We really are interdependent. We need to work with each other, as individuals and peoples. Anything else is futile and self-defeating. Only by collaborating to improve our individual and collective lot will we manage to navigate through the stormy waters of this century.

Harvard Professor Martin Nowak writes in his book Super Cooperators that we need each other in order to succeed: “If we are to continue to thrive, we have but one option. … We now have to refine and to extend our ability to cooperate. We must become familiar with the science of cooperation.” Most effective mediators and negotiators know this well.

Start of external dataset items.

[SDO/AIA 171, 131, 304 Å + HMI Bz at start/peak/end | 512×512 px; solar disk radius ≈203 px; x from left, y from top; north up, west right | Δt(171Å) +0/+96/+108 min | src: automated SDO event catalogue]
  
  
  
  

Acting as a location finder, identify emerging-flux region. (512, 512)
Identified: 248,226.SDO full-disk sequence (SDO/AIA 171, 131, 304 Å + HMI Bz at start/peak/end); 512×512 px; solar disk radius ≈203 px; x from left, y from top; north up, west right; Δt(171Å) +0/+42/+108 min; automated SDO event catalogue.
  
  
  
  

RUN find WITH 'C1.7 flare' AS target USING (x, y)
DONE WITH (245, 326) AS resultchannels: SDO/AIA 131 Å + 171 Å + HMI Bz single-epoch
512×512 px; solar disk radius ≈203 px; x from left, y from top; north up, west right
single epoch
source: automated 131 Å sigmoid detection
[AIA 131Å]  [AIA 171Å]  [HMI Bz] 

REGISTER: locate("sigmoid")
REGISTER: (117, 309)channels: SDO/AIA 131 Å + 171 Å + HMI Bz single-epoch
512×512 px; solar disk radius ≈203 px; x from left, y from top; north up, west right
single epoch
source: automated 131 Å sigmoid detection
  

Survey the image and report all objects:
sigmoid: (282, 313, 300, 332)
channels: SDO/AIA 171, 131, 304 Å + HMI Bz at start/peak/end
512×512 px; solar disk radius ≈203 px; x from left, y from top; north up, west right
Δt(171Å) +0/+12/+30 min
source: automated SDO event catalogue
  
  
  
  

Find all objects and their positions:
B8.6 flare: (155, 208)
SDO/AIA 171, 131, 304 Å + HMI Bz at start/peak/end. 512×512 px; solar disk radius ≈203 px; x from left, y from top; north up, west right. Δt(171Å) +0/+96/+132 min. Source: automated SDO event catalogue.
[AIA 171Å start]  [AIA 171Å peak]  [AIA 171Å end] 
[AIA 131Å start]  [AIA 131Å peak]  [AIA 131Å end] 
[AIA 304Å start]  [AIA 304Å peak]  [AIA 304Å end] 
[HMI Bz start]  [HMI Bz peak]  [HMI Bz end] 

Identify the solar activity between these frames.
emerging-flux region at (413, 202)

Nowak makes the point that, although we have much more in common than ever sets us apart, our species has tended to operate in tension, whether as individuals or as groups, with a selfish instinct leading to such global problems as climate change, environmental pollution, resource depletion, poverty, hunger and over-population. We can add those to Harari’s list. And we must view all of this in the context of the danger of overstating, or misstating, the consequences.

The only way forward seems to be to articulate that which unites us, work together to overcome our differences and indeed make sacrifices for each other, in order to maximise our prospects of thriving – or even just surviving. So, maybe articulating the terms of a Universal Declaration of Interdependence is just what we need.